Researchers often seek one explanation for a phenomenon that may actually depend on context.
An intervention may work for novices but not experts. A technology may improve performance when users receive training but not when they do not. A policy may change behavior in organizations with strong implementation capacity but have little effect elsewhere.
Instead of asking:
“Why does this intervention work?”
you might ask:
“Under what conditions does the intervention improve the outcome, and what differs when it does not?”
Questions about moderators and boundary conditions can be more informative than searching for a single universal explanation.
Ask what evidence would change your mind
This is a useful test of whether your curiosity has become a research idea rather than a belief looking for supporting data.
Suppose you think workload explains why instructors use generative AI to prepare teaching materials. What evidence would make you conclude that workload is not an important explanation? What pattern would support another mechanism instead?
If you cannot imagine any result that would alter your explanation, the problem may lie in how you have framed the question.
Watch Out
A serious research idea should permit the evidence to surprise you. If every possible result can be interpreted as confirmation of your preferred explanation, curiosity has quietly turned into advocacy.
Ask why the answer matters
Curiosity is personally sufficient for wondering. Research usually requires a stronger justification for investing participants' time, institutional resources, funding, or scholarly attention.
A commonly used framework for evaluating research questions is FINER: feasible, interesting, novel, ethical, and relevant. Guidance on research-question development emphasizes that relevance concerns whether answering the question can advance knowledge, practice, policy, decision-making, or subsequent research.
This means you should be able to answer:
What becomes clearer, possible, or different if we know the answer?
If the question helps explain an important phenomenon, improves a consequential decision, tests a theoretical prediction, identifies an overlooked risk, clarifies conflicting evidence, or enables better practice, the research rationale becomes easier to defend.
Feasibility should refine the question, not quietly replace it
Your ideal question may require data you cannot access, a sample you cannot recruit, an experiment you cannot conduct ethically, or a timeframe longer than your degree program has any intention of granting you.
Feasibility matters. Research-question guidance consistently treats available participants, expertise, time, resources, and ethical acceptability as central considerations.
But feasibility should help you find the closest answerable version of the important question rather than encourage you to study whatever variables happen to be easiest to collect.
If you care about actual behavior but can only obtain perceptions, do not silently redefine perceptions as behavior. Either justify why perceptions are themselves the relevant phenomenon or reconsider the study.
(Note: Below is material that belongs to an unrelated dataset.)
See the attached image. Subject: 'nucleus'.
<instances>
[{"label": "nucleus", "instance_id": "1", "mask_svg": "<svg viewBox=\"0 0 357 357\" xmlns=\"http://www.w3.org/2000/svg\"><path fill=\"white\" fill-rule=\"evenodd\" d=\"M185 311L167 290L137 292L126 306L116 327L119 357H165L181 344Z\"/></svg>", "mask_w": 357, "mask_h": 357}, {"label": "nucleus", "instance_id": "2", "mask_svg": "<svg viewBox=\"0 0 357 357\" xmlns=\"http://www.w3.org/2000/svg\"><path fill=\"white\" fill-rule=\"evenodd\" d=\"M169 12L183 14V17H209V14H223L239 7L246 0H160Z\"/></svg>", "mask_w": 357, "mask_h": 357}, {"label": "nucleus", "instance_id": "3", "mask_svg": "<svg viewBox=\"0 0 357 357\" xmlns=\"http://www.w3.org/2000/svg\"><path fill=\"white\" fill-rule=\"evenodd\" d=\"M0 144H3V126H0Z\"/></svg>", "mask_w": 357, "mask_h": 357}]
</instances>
You do not need a hypothesis for every kind of serious research question
Some quantitative explanatory studies appropriately develop prespecified hypotheses from theory and prior evidence. Other research begins with descriptive, exploratory, qualitative, interpretive, or methodological questions for which forcing a directional hypothesis would be artificial.
The important principle is alignment. The question should determine what evidence and method are appropriate, not the other way around.
If your curiosity is still broad, it may first become a research topic grounded in something you genuinely find interesting. Further reading and refinement can then turn that interest into a focused question.
A good question is narrower than the curiosity that produced it
Your curiosity may concern an entire phenomenon. One study usually should not.
“Why do people trust AI?” could encompass different populations, AI systems, decisions, levels of risk, forms of trust, experiences, and contexts. A feasible study might instead examine how source transparency influences reliance on AI-generated recommendations among a defined professional group performing a specified task.
Narrowing is not betraying the larger curiosity. It is how research makes part of that curiosity answerable.